Extreme rigidification of homotopy self-equivalences Suppose $X$ is a CW-complex.  The monoid of homotopy self-equivalences $M = hAut(X)$ is the subspace of $Map(X,X)$ consisting of those maps with a homotopy inverse.  It is a union of path components.  It obviously acts on $X$, and the homotopy type only depends on the homotopy type of $X$.
It is known that we can find maps $G \leftarrow M' \to M$ of topological monoids, all homotopy equivalences, with $G$ a topological group.
It is also known that we can use this to find a $G$-space $Y$ and maps of $M'$-spaces $Y \leftarrow X' \to X$ which are all homotopy equivalence.  In other words, this rigidifies the action of $hAut(X)$ to an honest action of a topological group.
However, even in this situation we have a composite map $G \to Aut(Y) \to hAut(Y)$ that we know is a homotopy equivalence, but it is unlikely to be the case that $Aut(Y)$ is homotopy equivalent to $hAut(Y)$.
Can we rigidify this and find an $Y$ whose automorphism group is equivalent to its homotopy automorphism group?  Or does there exist a space for which the map $Aut(Y) \to hAut(Y)$ is never a homotopy equivalence for any space homotopy equivalent to $X$?
 A: This is a substantial revision of my original post. It shows that if we replace the "equivalence" Tyler is asking for by a "retract" then the answer is yes.


*

*Given a CW space $Y$, we can take $G(Y) =$ the topological monoid of homotopy automorphisms of $Y$. The Borel construction
$$
EG(Y) \times_{G(Y)} Y \to BG(Y)
$$
is then a quasifibration. Let $U \to BG(Y)$ be the effect of converting it into a fibration.

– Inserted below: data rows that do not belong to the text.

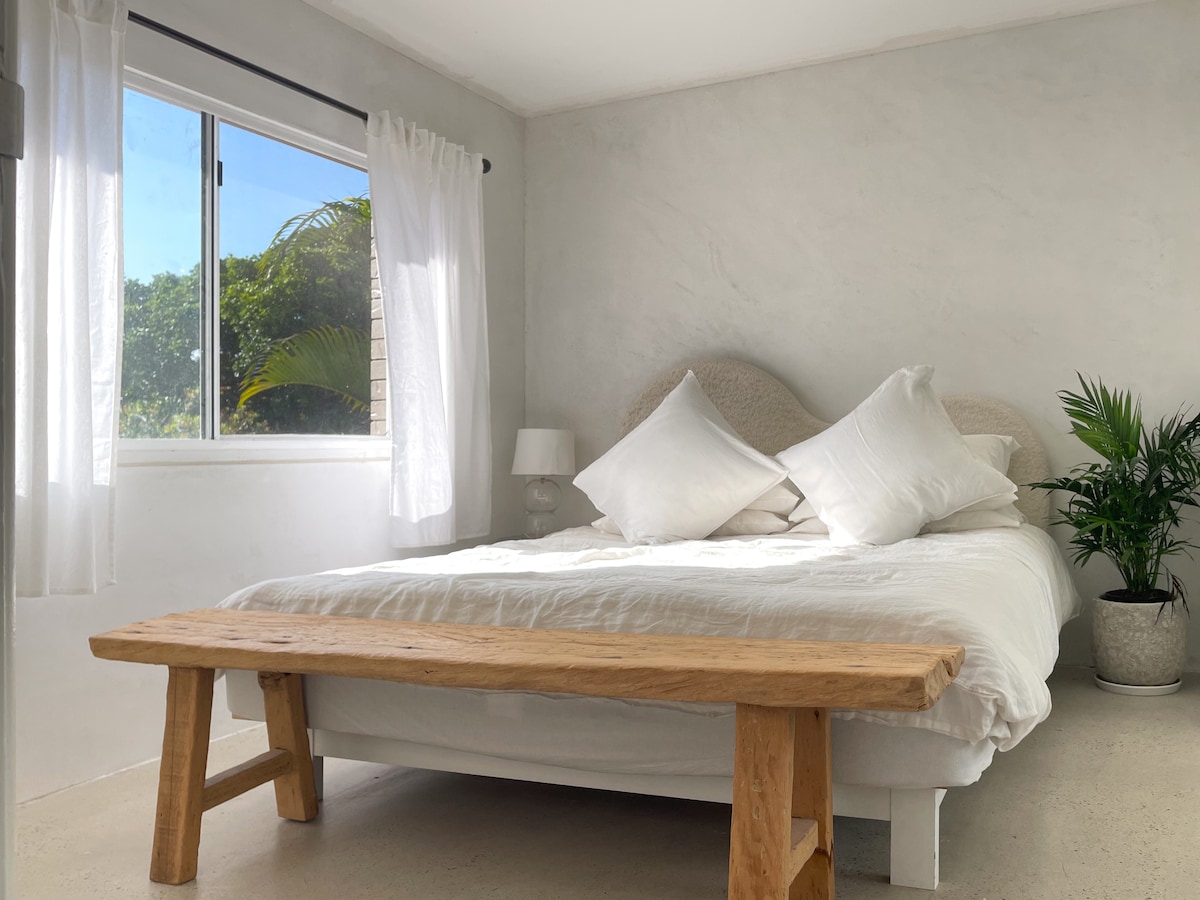 A serene bedroom is featured, with soft natural light illuminating the space through a large window. A spacious bed is adorned with plush pillows, while a wooden bench adds a rustic touch. A small potted plant enhances the calming atmosphere.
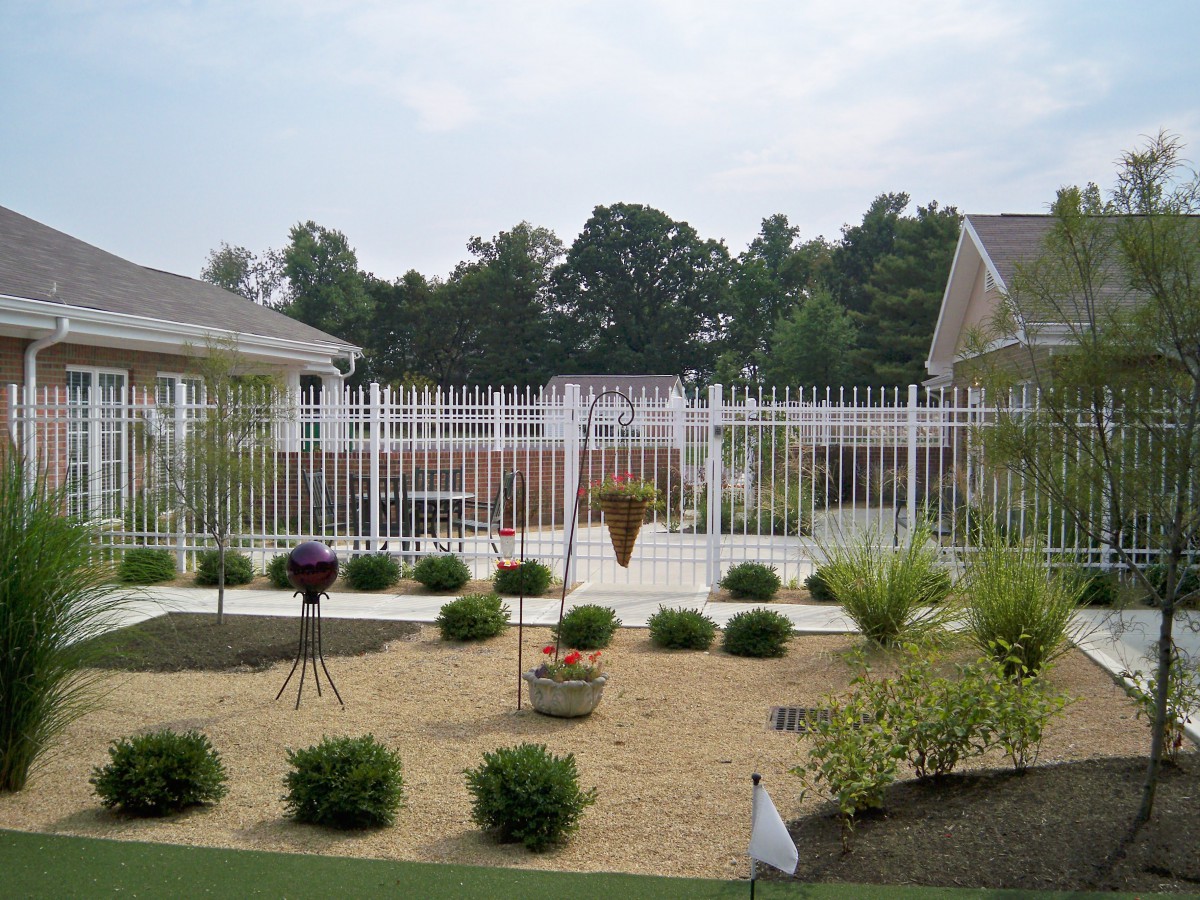 A landscaped garden area with a white fence, various bushes, and plants set against a residential backdrop.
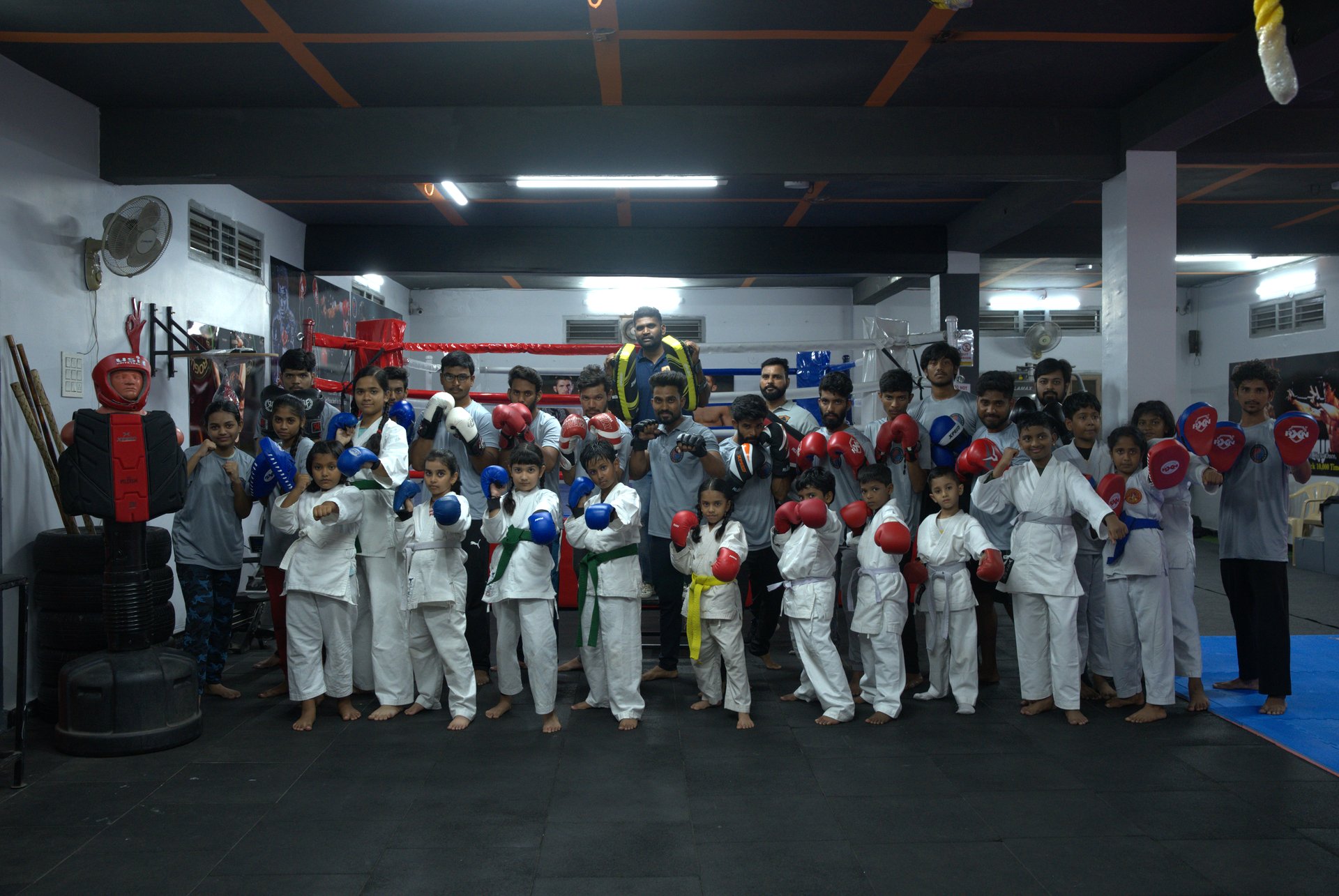 UMF batch group photo in the boxing ring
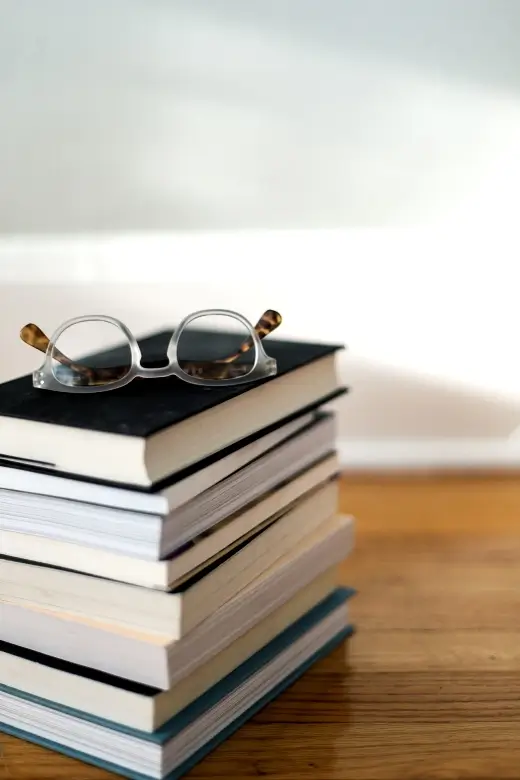 Textbooks and reading glasses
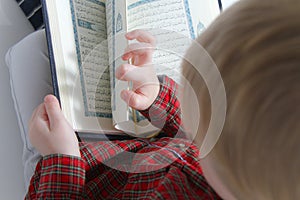 Little muslim European boy with islamic holy book Quran or Kuran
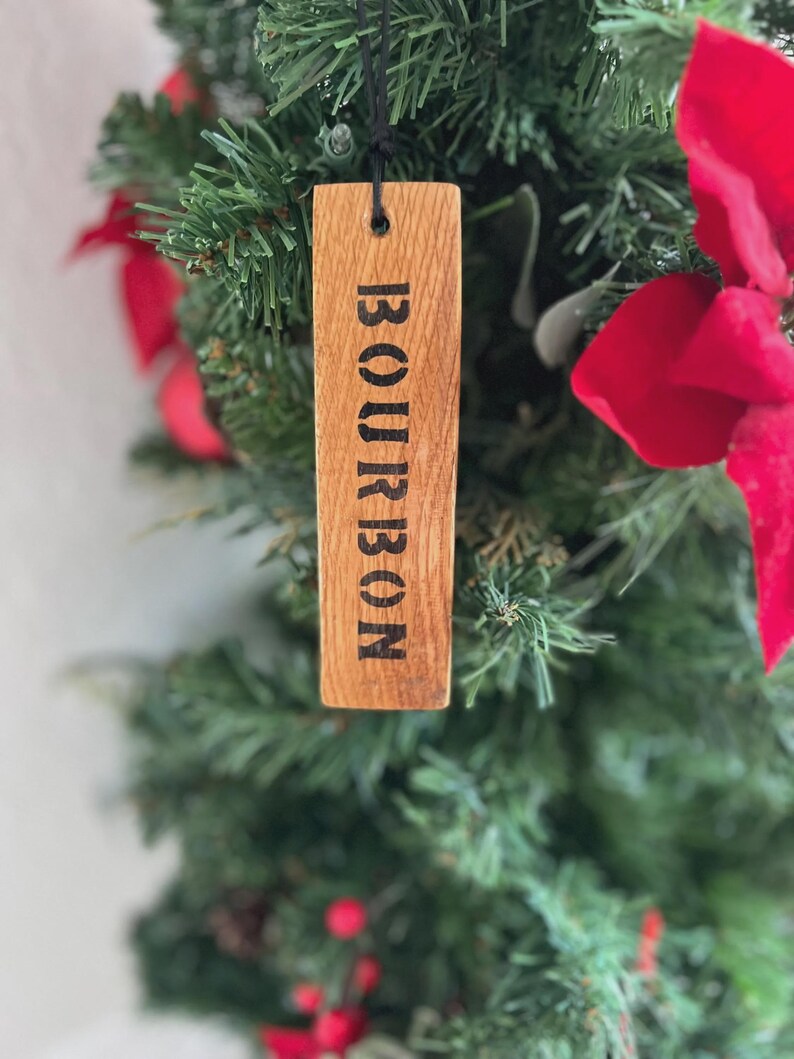 Puede incluir: Adorno de &aacute;rbol de Navidad de madera con la palabra "BOURBON" impresa en negro. El adorno rectangular cuelga de una cuerda negra. El fondo presenta un &aacute;rbol de Navidad verde con lazos rojos.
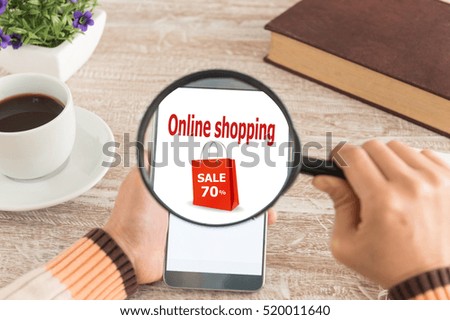 Online shopping and modern lifestyle concept. Women hands Use the magnifying glass screen smart phone for online shopping on the desk.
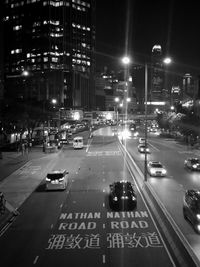 Cars on city street at night
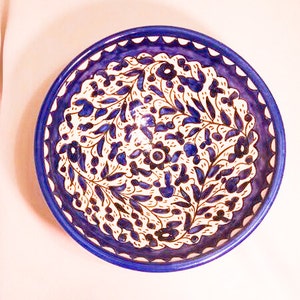 Op de afbeelding: Een ronde keramische kom met een diepblauwe rand en een wit interieur. De kom is versierd met een bloemmotief in blauw en bruin. Het ontwerp toont gestileerde bladeren en bloemen, waardoor een decoratief en artistiek stuk ontstaat.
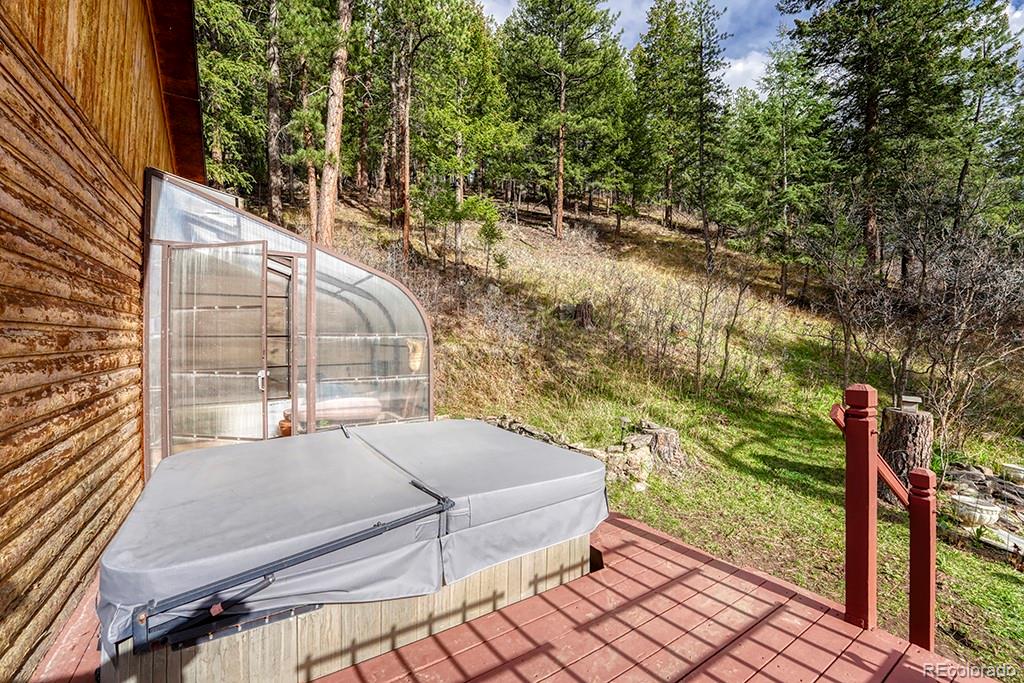 9088 South Murphy Gulch Road Littleton, CO 80127 - Photo 11 of 50 a balcony with view of trees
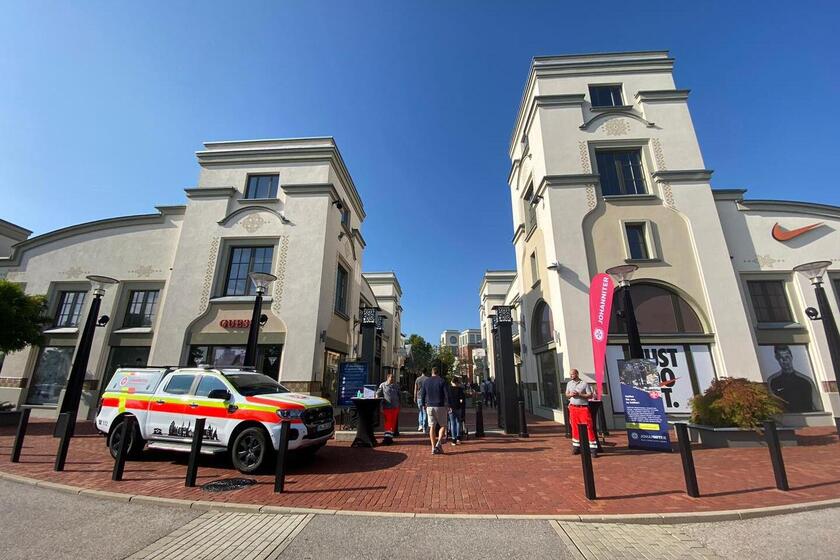 Johanniter-Einsatzfahrzeug und Infostand vor einem Einkaufszentrum bei sonnigem Wetter.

*Let $G$ be a topological group with a chosen homotopy equivalence $$BG\simeq BG(Y). $$ For example, we can do what
Tyler does, or we can simply take $\Omega BG(Y)$, where this means the realized Kan loop of the total singular complex of $BG(Y)$.

*Let $EG \to BG$ be a universal $G$-principal bundle, and set 
$$
Z \quad := \quad \text{pullback}(EG \to BG \simeq BG(Y) \leftarrow U)
$$
Then $Z \subset EG \times U$ inherits a $G$-action and its underlying homotopy type is that of $Y$. Then the Borel construction
$$
EG\times_G Z \to BG
$$
is a fiber bundle which is weak fiber homotopy equivalent to $U \to BG(Y)$.

*Step 3 implies that $BG(Y)$ is a retract up to homotopy of $B\text{homeo}(Z)$.
This will imply that $G(Y)$ is a homotopy retract of $\text{homeo}(Z)$ in the $A_\infty$ sense, with $Z \simeq Y$.